(What is being asked) Print the records below word for word, leaving out the pictures.

-- -- --

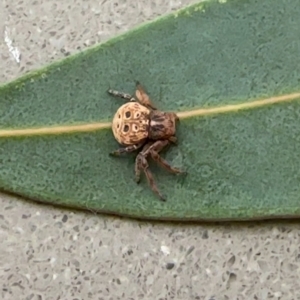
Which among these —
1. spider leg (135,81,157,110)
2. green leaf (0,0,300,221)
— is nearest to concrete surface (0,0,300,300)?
green leaf (0,0,300,221)

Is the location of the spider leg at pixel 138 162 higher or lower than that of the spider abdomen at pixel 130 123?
lower

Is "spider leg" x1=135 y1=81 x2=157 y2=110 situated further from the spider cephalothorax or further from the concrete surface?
the concrete surface

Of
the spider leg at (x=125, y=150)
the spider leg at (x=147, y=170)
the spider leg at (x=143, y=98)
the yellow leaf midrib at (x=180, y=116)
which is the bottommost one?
the spider leg at (x=147, y=170)

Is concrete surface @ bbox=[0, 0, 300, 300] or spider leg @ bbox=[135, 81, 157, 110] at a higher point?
spider leg @ bbox=[135, 81, 157, 110]

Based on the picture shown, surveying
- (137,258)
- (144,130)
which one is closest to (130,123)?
(144,130)

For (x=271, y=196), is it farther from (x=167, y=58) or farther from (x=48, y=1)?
(x=48, y=1)

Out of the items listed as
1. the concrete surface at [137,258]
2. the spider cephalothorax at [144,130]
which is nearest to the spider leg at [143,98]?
the spider cephalothorax at [144,130]

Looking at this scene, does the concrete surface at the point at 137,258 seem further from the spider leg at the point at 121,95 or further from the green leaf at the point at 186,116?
the spider leg at the point at 121,95

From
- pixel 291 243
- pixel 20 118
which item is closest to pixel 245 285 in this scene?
pixel 291 243

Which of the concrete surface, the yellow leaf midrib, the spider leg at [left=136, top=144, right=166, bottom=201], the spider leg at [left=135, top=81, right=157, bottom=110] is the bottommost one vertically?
the concrete surface
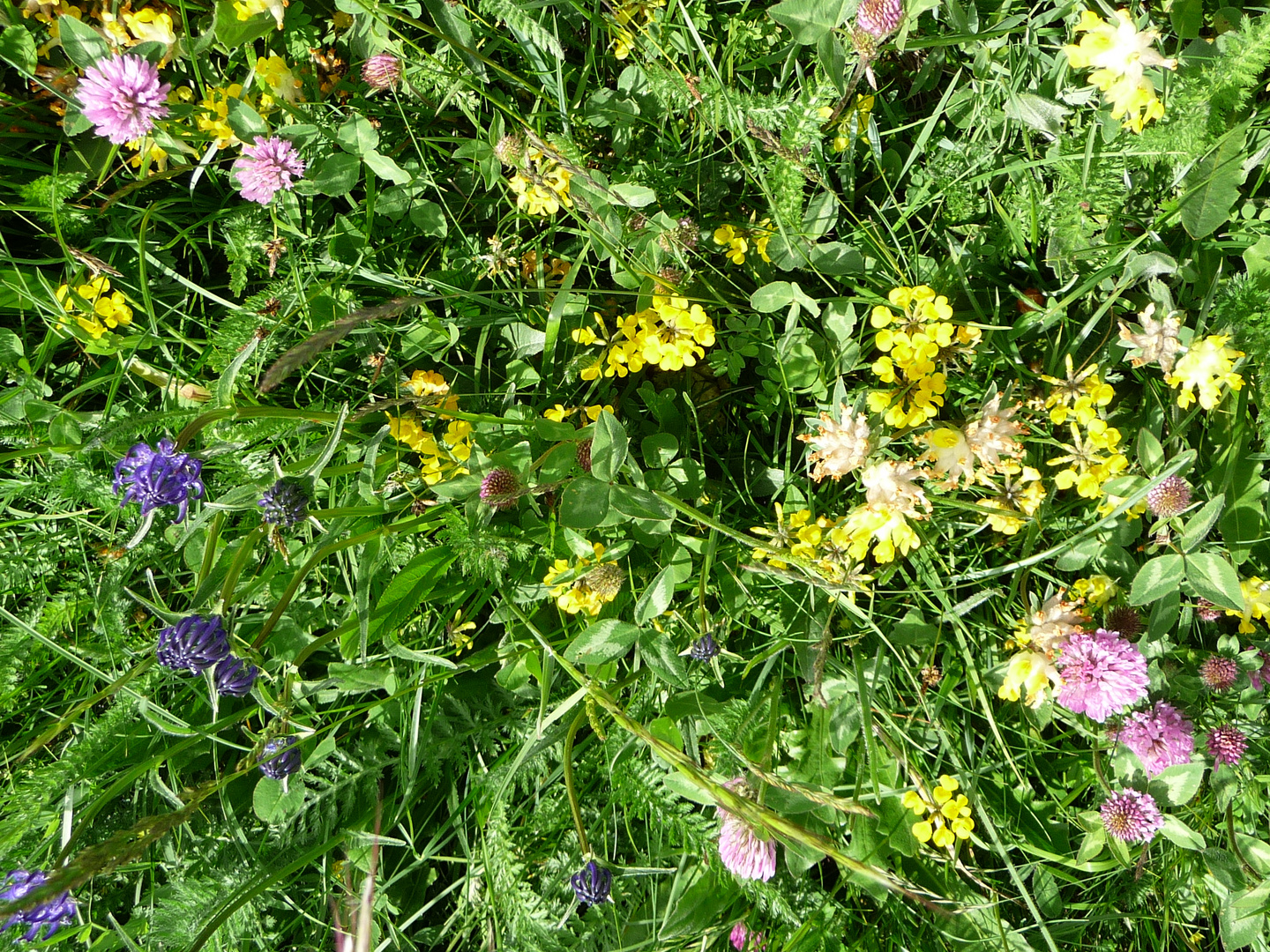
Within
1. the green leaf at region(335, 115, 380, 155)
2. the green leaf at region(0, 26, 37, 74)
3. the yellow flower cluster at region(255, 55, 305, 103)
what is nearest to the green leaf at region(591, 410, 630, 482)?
the green leaf at region(335, 115, 380, 155)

-- -- --

(Task response)
Which among these —
1. spider leg (135,81,157,110)
2. green leaf (0,0,300,221)
— is nearest to concrete surface (0,0,300,300)?
green leaf (0,0,300,221)

Is the location of the spider leg at pixel 138 162 higher or lower than that of the spider abdomen at pixel 130 123?
lower

Is "spider leg" x1=135 y1=81 x2=157 y2=110 situated further from the spider cephalothorax or further from the concrete surface?
the concrete surface

Of
the spider leg at (x=125, y=150)
the spider leg at (x=147, y=170)
the spider leg at (x=143, y=98)
the yellow leaf midrib at (x=180, y=116)
which is the bottommost one?
the spider leg at (x=147, y=170)

Is concrete surface @ bbox=[0, 0, 300, 300] or spider leg @ bbox=[135, 81, 157, 110] at a higher point?
spider leg @ bbox=[135, 81, 157, 110]

Based on the picture shown, surveying
- (137,258)
- (144,130)
which one is closest to (130,123)?
(144,130)

For (x=271, y=196), is it farther from (x=167, y=58) or farther from (x=48, y=1)?
(x=48, y=1)

Out of the items listed as
1. the concrete surface at [137,258]
2. the spider cephalothorax at [144,130]
which is nearest to the spider leg at [143,98]?
the spider cephalothorax at [144,130]

Looking at this scene, does the concrete surface at the point at 137,258 seem further from the spider leg at the point at 121,95 or further from the green leaf at the point at 186,116?
the spider leg at the point at 121,95

From
- pixel 291 243
- pixel 20 118
which item is closest to pixel 245 285 in this scene?
pixel 291 243

Which of the concrete surface, the yellow leaf midrib, the spider leg at [left=136, top=144, right=166, bottom=201], the spider leg at [left=135, top=81, right=157, bottom=110] is the bottommost one vertically?
the concrete surface
Within
1. the green leaf at region(335, 115, 380, 155)
2. the green leaf at region(0, 26, 37, 74)
3. the yellow flower cluster at region(255, 55, 305, 103)
what is nearest to the green leaf at region(591, 410, 630, 482)?
the green leaf at region(335, 115, 380, 155)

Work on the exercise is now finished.